Um dos propósitos com a realização do documentário foi tornar menos dura a realidade dessas pessoas que sempre viveram com pouquíssimo e que mantém a vontade de viver e a alegria apesar das dificuldades. Um dos frutos do interesse do diretor Roberto Berliner pelas irmãs cegas de Campina Grande foi a gravação de um CD delas com Gilberto Gil e que teve a produção e os bastidores registrados no filme.

A Pessoa é Para o que Nasce está disponível na íntegra no Youtube.

Torto Arado trata do racismo como um tema transversal indissociável de outros como acesso a terras, salários, religiões de matriz africana. Digo isso, porque faremos um paralelo com o episódio 8 da segunda temporada da série Dear White People, da Netflix, cujo tema é o racismo em um campus universitário. Naquele episódio, é apresentado, ainda que de forma superficial, um conceito que pode ser aplicado para amparar a linha do tempo e a maneira como os personagens de Torto Arado lidam com as injustiças a que são submetidos, o conceito de epigenética. Segundo a série, seria possível a mutação genética e a transmissão por DNA de traumas profundos como o da escravidão para as gerações subsequentes.

Em dado momento de uma discussão tensa entre Sam e seu ex namorado Gabe, ela diz:

“Joelle was talking about it the other day. Shit! What was she saying? Oh right, it’s the inheritance of pain. Basically, scientists have figured out that people who experience intense trauma, like slavery, pass that down through their DNA, so pain and suffering is literally in my blood.”

A série é um prolongamento do filme com mesmo nome em que a personagem Samantha White, estudante e ativista do movimento negro, tem um programa na rádio universitária da importante instituição da Ivy League* estadunidense chamada Winchester. O programa se chama Dear White People. Winchester não existe na vida real, nem o programa de Sam, mas os problemas que são abordados na série são bastante reais. Essa universidade tem inclusive um dormitório que é quase exclusivamente ocupado por alunos pretos que conseguiram entrar na prestigiada instituição por meio das cotas raciais. Sim, os EUA têm política de cotas raciais desde a década de 70.

As duas primeiras temporadas de Dear White People são sensacionais. Ainda não assisti às duas últimas, pretendo resolver esse atraso em breve.

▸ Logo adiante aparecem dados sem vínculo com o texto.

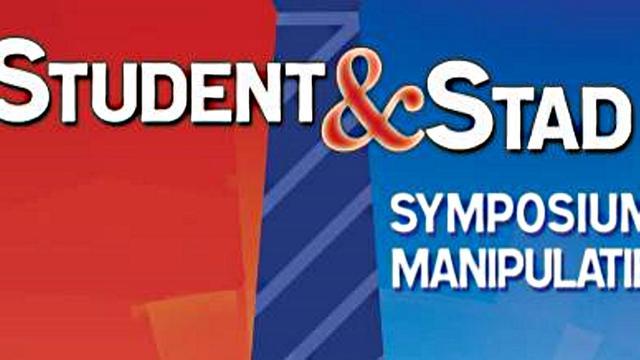 Symposium voor stad door student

Torto Arado foi lançado em 2018 em Portugal pela editora LeYa e em 2019 no Brasil pela editora Todavia. Essa obra conseguiu um feito poucas vezes alcançado por um escritor brasileiro: colocar a literatura brasileira nos holofotes.

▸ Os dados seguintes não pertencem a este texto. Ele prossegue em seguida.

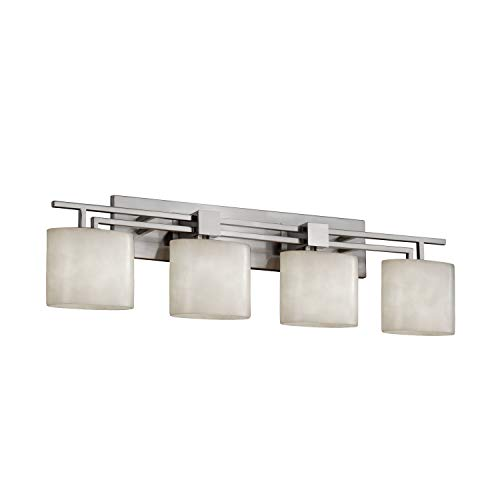Justice Design Group Clouds 4-Light Bath Bar - Brushed Nickel Finish with Clouds Resin Shade (Four Nickel Cloud Light Bath)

Tendo vendido, até então, dezenas de milhares de unidades, Torto Arado alçou o hype no final de 2020 quando venceu os principais prêmios de literatura brasileira, o Jabuti, na categoria Romance Literário e depois o Oceanos. O prêmio Oceanos nasceu em Portugal tendo sido posteriormente assumido pela Itaú Cultural, empresa brasileira, e premia obras escritas em língua portuguesa, independente da nacionalidade do escritor.

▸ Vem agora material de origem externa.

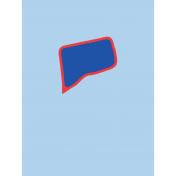 Journal Card Connecticut 3x4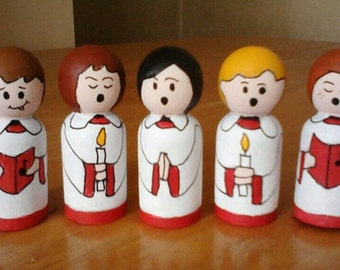 Christmas decorations wooden peg doll, Christmas choir decor Christmas mantle decoration, 1st Christmas decoration, new home decoration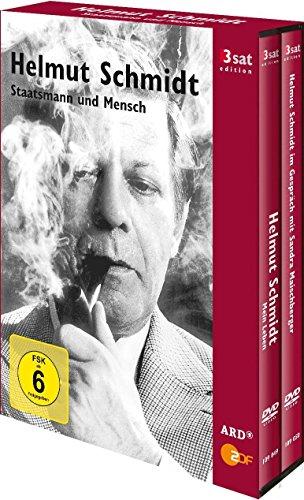 Helmut Schmidt - Staatsmann und Mensch / 2 DVDs
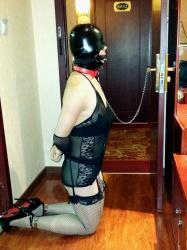 Welk koppel of strenge dame wil mij heropvoeden, straffen en corrigeren?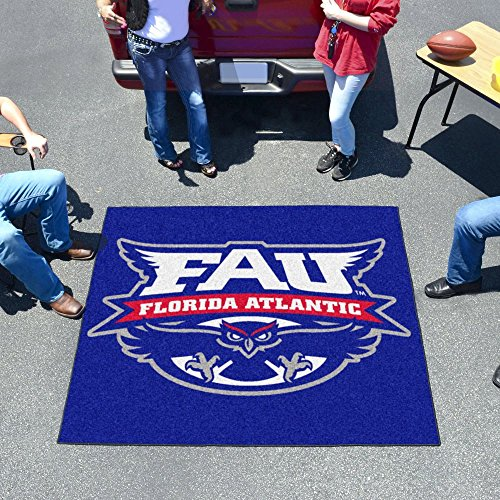 Fan Mats 53 FAU - Florida Atlantic University Owls 60; x 72; Tailgater Mat / Area Rug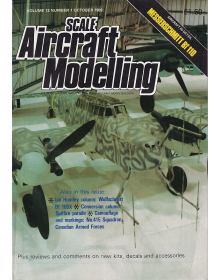 Scale Aircraft Modelling 1989/10 Vol 12 No 01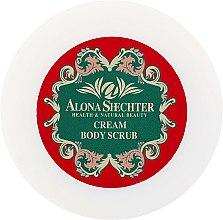 Parfumuri și produse cosmetice Cremă-Scrub de corp - Alona Shechter Cream Body Scrub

Por fim, uma música que tocou na minha cabeça desde que o personagem Severo apareceu no livro foi Funeral de um Lavrador, de Chico Buarque, baseada na obra Morte e Vida Severina de João Cabral de Melo Neto. A letra dá uma ideia do que acontece com a distribuição de terras retratada em Torto Arado:

“É uma cova grande pra tua carne pouca/ Mas à terra dada, não se abre a boca/ É a conta menor que tiraste em vida/ É a parte que te cabe deste latifúndio/ É a terra que querias ver dividida/ Estarás mais ancho que estavas no mundo/ Mas à terra dada, não se abre a boca”

 

 

 

*As oito universidades que fazem parte da Ivy League são privadas: Brown, Pensilvânia, Princeton, Harvard, Yale, Columbia, Cornell e Dartmouth.

VIEIRA JR., Itamar. Torto Arado. Rio de Janeiro: Todavia, 2019.

BERLINER, Roberto. A Pessoa é para o que Nasce. Brasil: TV Zero, 2004.

MARBY, Tina; JENKINS, Barry & McDOWELL, Charlie. Dear White People. EUA: Netflix, 2017 – atual.